What Ridley is saying is, don't send someone out to plant a church who has no history of starting new things from scatch, no history of connecting with people who need Christ, no history of building a team and deploying others according to their gifts. Look for competency, even if you still have to leave some room for them to grow with the challenge.
You make a good point. Why all this focus on the lead planter? What about mobilizing teams of people with these characteristics? I'm reading an interesting study that argues you can't explain the phenominal spread of the early church just by reference to Paul's achievements. The church spread through the efforts of thousands of “ordinary” people who gossipped the gospel to the friends and neighbours.
It cannot be an either/or. Church planting movements mobilize everyone. They also create space for pioneering leaders. Paul had a large number of associates and rarely ministered alone. He was the pioneer with a small circle of about nine co-workers and then a larger circle of up to 100 people associated with his ministry.*
What is clear is that church planting movements harness both the drive and leadership of the “apostolic” pioneer and the gifts and evangelistic potential of the whole body of Christ.
The Methodists did a great job of this in Britain under Wesley and on the US frontier under Asbury. Mobile circuit riders were their apostolic pioneers who gathered and released ordinary people for the work of minsistry. Today I'm seeing that same pattern in ministries such as the Hindustan Bible Institute and the work of the Southern Baptist “strategic co-ordinators” in fueling church planting movements. See: Why church planters shouldn't.
If reading this it sounds like I'm trying to have a bet each way, it's because I am. I think there are important principles at work, but their application is a mystery. That's where the Holy Spirit comes in. combined with rigorous assessment of progress in the field. No church planting movement is identical to another.
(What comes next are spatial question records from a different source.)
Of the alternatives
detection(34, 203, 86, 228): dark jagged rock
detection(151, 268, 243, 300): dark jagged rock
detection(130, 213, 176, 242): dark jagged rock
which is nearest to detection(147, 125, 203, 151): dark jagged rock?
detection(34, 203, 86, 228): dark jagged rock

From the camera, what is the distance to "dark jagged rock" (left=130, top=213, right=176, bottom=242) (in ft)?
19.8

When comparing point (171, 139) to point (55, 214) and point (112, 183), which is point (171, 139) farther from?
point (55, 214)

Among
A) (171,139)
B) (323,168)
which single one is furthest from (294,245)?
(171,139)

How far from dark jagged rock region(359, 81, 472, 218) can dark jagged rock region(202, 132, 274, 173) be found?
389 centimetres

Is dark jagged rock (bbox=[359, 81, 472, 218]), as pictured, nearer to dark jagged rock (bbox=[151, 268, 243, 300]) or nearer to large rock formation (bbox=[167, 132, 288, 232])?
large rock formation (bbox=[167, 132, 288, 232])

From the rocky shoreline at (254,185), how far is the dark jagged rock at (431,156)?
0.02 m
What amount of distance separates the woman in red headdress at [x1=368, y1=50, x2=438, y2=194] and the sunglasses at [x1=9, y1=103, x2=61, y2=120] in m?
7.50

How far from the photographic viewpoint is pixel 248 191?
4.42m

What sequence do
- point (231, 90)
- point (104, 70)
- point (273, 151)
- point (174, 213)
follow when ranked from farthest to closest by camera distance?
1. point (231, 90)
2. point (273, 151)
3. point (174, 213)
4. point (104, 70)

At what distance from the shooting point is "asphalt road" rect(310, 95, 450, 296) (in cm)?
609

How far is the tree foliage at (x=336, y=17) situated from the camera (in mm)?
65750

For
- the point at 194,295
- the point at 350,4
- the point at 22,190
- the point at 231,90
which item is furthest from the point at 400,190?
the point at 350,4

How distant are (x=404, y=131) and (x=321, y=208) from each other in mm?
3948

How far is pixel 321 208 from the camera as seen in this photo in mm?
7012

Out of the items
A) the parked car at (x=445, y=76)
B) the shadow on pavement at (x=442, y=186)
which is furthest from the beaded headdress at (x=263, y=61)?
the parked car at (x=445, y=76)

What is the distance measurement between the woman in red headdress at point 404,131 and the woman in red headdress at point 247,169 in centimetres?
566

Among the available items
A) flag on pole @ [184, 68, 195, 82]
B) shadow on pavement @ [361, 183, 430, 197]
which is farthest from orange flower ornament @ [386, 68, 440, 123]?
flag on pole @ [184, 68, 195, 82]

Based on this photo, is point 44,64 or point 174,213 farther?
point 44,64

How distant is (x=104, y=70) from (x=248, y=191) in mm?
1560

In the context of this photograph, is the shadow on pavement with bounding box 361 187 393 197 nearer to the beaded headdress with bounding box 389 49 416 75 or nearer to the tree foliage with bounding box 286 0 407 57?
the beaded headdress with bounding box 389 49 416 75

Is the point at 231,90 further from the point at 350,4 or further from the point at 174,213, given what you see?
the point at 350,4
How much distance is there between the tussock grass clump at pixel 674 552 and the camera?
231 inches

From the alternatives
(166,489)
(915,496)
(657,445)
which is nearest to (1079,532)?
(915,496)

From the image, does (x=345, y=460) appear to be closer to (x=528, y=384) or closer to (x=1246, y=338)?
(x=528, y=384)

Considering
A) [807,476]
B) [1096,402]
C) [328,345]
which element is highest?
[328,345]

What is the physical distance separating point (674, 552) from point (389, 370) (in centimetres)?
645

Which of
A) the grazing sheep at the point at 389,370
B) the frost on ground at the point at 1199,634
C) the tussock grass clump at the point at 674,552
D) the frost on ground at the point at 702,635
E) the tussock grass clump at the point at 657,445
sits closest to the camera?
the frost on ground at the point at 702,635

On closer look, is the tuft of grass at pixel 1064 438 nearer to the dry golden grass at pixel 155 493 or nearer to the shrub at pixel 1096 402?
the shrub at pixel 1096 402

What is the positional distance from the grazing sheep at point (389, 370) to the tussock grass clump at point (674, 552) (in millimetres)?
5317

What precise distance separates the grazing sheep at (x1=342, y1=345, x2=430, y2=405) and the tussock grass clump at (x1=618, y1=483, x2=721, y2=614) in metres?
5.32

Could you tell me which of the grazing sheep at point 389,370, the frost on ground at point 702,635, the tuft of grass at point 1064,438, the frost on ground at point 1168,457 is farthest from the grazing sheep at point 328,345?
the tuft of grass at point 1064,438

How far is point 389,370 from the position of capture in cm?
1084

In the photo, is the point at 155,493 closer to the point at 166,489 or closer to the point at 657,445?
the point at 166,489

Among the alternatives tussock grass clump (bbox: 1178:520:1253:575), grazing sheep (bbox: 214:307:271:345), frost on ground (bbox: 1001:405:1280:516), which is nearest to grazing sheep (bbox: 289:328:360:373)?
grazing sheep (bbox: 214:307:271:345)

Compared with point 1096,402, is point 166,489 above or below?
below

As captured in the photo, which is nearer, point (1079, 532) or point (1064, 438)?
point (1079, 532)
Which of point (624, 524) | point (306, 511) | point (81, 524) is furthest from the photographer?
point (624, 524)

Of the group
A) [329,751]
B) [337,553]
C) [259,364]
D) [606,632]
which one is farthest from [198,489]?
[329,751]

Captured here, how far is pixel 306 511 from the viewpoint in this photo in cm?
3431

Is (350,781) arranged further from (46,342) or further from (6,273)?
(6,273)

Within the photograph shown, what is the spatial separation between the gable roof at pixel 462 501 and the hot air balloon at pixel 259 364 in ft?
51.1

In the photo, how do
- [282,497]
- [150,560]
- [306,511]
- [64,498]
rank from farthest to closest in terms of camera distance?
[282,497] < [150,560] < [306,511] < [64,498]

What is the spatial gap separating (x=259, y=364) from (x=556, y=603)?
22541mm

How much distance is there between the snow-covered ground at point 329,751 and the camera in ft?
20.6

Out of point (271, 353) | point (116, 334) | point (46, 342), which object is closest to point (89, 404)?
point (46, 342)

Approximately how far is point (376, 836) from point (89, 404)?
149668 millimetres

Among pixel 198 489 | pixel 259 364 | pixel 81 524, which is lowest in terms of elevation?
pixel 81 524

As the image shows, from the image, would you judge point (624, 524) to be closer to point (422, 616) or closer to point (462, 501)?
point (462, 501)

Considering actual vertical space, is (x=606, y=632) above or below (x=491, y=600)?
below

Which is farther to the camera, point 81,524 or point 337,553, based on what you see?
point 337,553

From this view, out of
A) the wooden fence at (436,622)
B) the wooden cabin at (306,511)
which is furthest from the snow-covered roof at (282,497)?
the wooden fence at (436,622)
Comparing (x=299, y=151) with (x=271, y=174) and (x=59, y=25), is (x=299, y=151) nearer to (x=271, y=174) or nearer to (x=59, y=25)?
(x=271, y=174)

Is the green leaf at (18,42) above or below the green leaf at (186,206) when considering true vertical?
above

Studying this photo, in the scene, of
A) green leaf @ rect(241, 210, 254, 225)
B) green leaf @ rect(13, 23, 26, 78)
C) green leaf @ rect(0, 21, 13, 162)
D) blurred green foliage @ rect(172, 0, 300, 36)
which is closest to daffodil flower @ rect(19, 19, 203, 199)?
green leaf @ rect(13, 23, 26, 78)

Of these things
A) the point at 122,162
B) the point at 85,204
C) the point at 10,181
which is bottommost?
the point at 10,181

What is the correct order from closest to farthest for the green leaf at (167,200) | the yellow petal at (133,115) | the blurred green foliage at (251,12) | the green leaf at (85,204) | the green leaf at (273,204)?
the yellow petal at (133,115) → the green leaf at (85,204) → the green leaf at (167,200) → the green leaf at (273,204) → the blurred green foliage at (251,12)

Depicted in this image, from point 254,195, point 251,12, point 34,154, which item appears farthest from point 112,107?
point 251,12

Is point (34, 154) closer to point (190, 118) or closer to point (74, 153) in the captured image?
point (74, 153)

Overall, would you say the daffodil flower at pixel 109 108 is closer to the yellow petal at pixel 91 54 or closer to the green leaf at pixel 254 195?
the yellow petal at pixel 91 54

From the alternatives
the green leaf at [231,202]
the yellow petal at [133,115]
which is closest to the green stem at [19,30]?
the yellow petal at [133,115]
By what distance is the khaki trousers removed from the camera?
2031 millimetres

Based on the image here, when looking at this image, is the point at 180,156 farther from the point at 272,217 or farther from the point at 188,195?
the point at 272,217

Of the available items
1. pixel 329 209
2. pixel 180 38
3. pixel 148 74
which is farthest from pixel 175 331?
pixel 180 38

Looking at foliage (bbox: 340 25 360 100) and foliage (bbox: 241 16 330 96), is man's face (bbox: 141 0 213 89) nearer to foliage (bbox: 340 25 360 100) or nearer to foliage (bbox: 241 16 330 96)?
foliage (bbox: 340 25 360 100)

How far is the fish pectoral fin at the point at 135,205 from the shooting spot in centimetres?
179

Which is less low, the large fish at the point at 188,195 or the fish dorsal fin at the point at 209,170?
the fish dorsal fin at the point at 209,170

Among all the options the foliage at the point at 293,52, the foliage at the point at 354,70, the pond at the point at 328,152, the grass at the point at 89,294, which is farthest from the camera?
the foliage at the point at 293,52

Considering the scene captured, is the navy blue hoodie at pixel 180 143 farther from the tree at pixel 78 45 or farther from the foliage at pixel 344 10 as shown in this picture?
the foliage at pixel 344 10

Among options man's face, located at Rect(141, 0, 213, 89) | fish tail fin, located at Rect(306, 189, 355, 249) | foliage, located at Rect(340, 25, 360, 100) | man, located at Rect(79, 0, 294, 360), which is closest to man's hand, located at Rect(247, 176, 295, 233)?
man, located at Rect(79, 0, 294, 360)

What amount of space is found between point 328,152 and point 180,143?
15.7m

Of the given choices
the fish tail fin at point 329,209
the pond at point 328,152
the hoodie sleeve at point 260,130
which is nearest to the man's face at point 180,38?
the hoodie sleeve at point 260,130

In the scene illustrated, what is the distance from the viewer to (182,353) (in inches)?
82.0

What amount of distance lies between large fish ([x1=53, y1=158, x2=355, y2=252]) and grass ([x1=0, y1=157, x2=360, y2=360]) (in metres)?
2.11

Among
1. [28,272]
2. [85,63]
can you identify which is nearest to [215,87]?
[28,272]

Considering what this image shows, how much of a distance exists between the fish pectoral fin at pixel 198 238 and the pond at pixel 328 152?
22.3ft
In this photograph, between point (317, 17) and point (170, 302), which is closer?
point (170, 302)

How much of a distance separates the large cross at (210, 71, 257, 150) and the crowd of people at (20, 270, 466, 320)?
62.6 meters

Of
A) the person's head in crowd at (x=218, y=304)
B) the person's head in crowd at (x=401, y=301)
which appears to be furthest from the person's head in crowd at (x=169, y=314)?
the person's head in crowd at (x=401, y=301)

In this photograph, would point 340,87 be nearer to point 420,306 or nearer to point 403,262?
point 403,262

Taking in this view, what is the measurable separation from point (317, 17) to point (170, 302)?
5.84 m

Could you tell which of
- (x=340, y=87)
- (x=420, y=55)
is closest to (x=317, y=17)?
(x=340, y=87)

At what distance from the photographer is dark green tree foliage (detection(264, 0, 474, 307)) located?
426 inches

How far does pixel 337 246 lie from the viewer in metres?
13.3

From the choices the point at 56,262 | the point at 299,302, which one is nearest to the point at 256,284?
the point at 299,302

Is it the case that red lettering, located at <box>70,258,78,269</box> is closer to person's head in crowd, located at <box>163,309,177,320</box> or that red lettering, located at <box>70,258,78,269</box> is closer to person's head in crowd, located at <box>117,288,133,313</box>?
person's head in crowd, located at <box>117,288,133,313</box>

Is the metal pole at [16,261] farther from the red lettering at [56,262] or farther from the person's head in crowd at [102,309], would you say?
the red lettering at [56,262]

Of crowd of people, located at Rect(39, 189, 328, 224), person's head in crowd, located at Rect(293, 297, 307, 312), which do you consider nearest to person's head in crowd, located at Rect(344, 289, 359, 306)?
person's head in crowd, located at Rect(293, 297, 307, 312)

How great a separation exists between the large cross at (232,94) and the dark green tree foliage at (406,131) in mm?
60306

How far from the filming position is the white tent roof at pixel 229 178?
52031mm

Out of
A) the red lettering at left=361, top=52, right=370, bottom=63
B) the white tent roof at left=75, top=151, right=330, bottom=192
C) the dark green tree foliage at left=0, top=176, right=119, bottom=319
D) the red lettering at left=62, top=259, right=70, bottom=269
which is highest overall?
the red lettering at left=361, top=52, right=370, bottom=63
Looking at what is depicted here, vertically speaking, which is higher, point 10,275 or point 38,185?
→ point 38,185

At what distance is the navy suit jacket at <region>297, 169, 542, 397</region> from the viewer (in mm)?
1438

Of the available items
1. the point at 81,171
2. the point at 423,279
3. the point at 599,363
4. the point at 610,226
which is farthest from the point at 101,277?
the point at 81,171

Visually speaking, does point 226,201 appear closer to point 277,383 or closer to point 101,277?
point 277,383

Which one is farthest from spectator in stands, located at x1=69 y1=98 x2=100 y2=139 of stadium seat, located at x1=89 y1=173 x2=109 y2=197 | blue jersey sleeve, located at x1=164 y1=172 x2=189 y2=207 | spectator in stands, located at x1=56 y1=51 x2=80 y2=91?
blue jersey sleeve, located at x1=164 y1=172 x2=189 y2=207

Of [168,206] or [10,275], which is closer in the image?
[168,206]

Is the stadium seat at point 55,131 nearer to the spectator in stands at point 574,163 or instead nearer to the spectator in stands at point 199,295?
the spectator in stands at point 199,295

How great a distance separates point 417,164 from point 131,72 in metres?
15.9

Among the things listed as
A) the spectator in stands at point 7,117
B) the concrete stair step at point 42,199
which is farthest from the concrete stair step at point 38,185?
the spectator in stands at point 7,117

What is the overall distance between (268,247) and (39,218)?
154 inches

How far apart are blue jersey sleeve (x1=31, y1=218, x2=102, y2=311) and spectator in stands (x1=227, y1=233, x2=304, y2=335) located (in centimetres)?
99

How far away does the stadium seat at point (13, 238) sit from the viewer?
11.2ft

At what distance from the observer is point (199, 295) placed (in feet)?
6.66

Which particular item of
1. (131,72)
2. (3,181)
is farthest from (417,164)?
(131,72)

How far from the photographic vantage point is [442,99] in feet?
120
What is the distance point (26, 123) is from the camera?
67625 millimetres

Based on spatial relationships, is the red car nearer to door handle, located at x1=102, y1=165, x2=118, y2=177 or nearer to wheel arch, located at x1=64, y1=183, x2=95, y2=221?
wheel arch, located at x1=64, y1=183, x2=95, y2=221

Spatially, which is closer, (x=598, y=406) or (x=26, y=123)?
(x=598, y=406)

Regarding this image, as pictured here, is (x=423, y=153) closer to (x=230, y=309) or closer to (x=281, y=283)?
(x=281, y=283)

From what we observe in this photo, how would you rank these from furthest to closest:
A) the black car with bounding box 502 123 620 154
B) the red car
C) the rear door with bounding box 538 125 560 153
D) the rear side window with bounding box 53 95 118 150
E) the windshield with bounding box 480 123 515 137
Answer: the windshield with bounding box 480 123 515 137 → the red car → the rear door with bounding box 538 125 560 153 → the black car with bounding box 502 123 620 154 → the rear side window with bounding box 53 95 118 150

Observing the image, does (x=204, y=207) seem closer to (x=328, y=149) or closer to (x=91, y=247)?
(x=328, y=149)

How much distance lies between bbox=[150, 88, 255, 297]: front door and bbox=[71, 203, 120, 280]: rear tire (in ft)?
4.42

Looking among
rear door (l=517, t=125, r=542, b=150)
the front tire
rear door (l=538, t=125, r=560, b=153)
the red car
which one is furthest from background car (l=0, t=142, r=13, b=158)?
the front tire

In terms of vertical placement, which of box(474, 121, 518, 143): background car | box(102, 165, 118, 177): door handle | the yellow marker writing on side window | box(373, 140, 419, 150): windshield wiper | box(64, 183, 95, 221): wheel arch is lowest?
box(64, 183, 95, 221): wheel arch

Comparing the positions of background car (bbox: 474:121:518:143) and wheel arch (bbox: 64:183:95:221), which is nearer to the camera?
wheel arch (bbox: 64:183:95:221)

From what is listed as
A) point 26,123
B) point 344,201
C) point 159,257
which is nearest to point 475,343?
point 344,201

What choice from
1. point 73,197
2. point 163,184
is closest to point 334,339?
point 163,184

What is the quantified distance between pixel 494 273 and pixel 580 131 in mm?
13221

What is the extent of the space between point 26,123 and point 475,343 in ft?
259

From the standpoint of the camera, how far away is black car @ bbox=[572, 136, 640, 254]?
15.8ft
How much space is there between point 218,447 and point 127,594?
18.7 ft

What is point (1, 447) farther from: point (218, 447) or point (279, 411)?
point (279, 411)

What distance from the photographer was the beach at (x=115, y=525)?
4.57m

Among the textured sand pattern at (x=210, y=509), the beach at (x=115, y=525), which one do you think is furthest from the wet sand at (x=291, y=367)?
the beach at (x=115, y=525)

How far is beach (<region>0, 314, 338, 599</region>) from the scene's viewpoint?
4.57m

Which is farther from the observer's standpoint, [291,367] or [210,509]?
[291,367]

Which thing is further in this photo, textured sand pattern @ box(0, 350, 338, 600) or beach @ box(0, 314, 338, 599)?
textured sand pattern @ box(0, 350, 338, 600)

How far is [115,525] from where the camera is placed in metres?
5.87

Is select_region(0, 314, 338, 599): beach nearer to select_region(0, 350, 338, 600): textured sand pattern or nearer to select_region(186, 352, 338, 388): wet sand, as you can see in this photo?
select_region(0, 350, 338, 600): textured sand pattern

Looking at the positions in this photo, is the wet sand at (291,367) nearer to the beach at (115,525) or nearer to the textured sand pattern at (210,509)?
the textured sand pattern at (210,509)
The challenge before you is to distill the principles from the Scriptures and from other models and then go out and trust that the Holy Spirit is at work and will help you write the 29th chapter of Acts.
Let me know how you get on.
* Earle Ellis has found around 100 names, in Acts and the Epistles, of different people associated with Paul. Thirty-six share nine different designations such as “brother,” “apostle,” “fellow-worker” and “servant.”See E. Earle Ellis, “Paul and his Co-Workers,” New Testament Studies (1970): 437-452.